Peut-on s’autoriser d’autres interprétations qui permettraient à chacun de pratiquer sa religion tout en abandonnant ces traditions. Il ne suffit pas d’interdire la burqa pour défendre les droits des femmes, ce serait pour elles leur retirer des droits religieux. Il me paraît plus important de s’intéresser aux raisons pour lesquelles les femmes la portent. J’ai pu remarquer que des écrivains musulmans posaient la question des coutumes ancestrales dans leur religion ainsi que celle de l’interprétation des textes du Coran, comme s’est posée et se pose encore l’interprétation des textes de la Bible. Je vois dans ces interrogations plus d’avenir que dans de simples interdits toujours près à être exploités par les plus radicaux !
La problématique soulevée par le voile n’est pas à chercher seulement dans l’islam mais dans les profondeurs de l’histoire.
Que l’on me comprenne bien, je ne défends pas la burqa. Je dis seulement que ce qu’on lui reproche, à savoir la soumission et la dépendance, est aussi justifié dans la Bible. Il a fallu des siècles pour s’en émanciper ; et le combat n’est pas terminé, loin s’en faut. Il suffit de regarder aux dogmes du catholicisme et aux pratiques de certaines églises protestantes en particulier aux USA. Voile, burqa, niquab, ne peuvent être attribués seulement à la pratique religieuse. Il ne suffit pas de les interdire mais de s’interroger sur ce qui permettra à toutes celles qui souhaitent pratiquer leur religion, d’évoluer vers des formes de vie qui n’enferment pas la femme dans la dépendance et la soumission à l’égard de l’homme. Les femmes ont droit à la liberté, condition première de l’amour. Les religions peuvent en être convaincues puisqu’elles se veulent en être les messagères.

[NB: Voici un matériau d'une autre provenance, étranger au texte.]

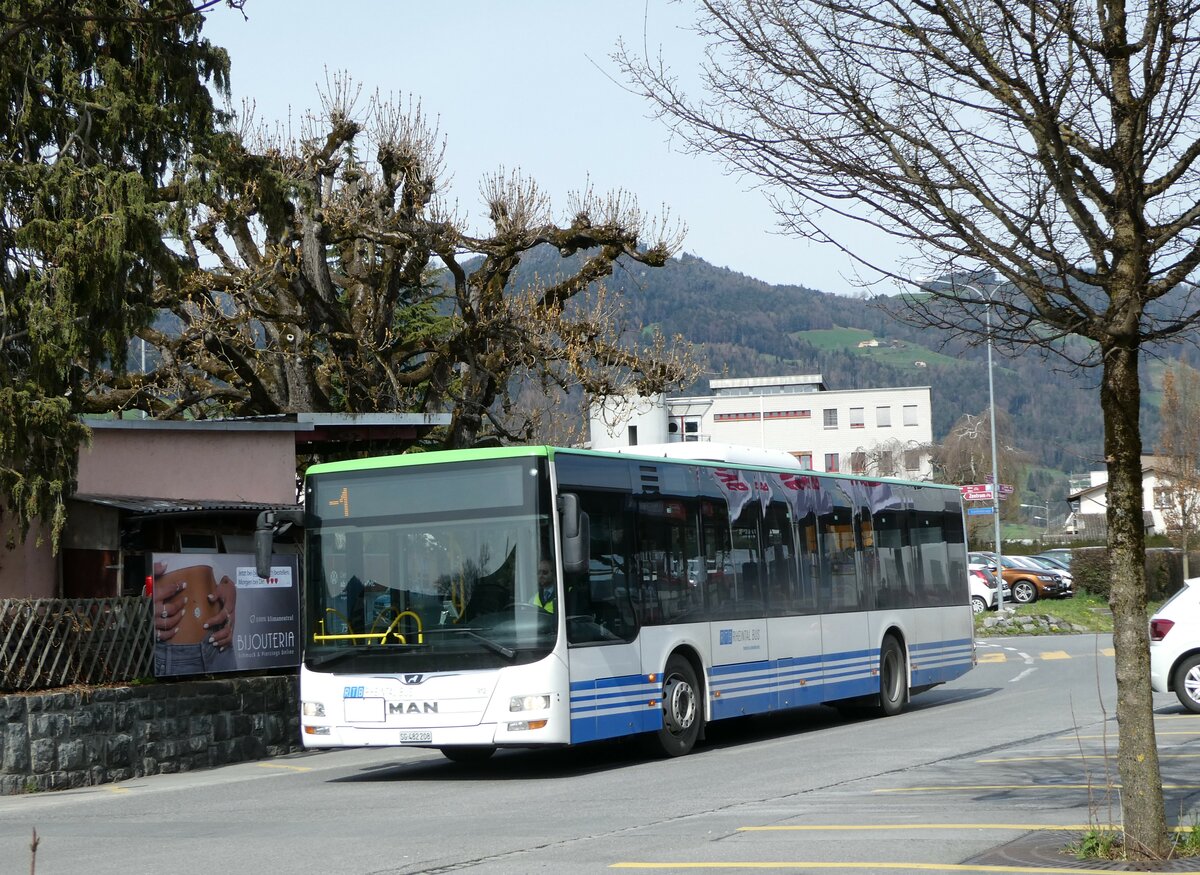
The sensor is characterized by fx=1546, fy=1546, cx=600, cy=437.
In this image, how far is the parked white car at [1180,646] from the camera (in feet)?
56.5

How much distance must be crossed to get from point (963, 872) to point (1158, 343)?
2.95 m

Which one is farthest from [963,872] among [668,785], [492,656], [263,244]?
[263,244]

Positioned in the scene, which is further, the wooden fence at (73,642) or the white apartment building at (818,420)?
the white apartment building at (818,420)

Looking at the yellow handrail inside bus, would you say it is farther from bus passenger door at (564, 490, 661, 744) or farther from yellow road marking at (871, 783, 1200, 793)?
yellow road marking at (871, 783, 1200, 793)

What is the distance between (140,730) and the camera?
51.6ft

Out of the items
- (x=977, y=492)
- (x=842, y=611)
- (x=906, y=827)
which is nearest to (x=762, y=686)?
(x=842, y=611)

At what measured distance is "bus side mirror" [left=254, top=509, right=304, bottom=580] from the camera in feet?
46.0

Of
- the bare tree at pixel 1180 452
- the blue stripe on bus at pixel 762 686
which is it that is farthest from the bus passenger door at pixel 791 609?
the bare tree at pixel 1180 452

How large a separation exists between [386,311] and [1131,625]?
2224 cm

Si une loi interdit le port de la burqa, ce n’est pas seulement parce qu’elle représente la dépendance et la soumission de la femme, c’est aussi parce que dans l’organisation de notre société laïque, il y a des pratiques publiques impossibles y compris lorsqu’elles sont fondées religieusement. Le religieux reste sous le contrôle de l’Etat pour ce qui est de sa manifestation publique. Ceci dit nous nous devons de mieux y réfléchir afin de respecter la même laïcité pour tous. On ne peut pas d’un côté interdire l’appel à la prière du haut d’un minaret et sonner les cloches pour aller à la messe ou au culte. On ne peut pas avoir comme jours fériés des fêtes chrétiennes et aucun jour pour les autres religions. On doit cesser de poser des crucifix et des vierges aux coins des rues et sur les collines si on impose aux autres la plus grande discrétion sur les signes religieux. Une civilisation prometteuse ne se fait pas en excluant les pratiques des autres mais en harmonisant les apports de chacun. Un juste équilibre est à trouver. C’est le rôle de l’Etat.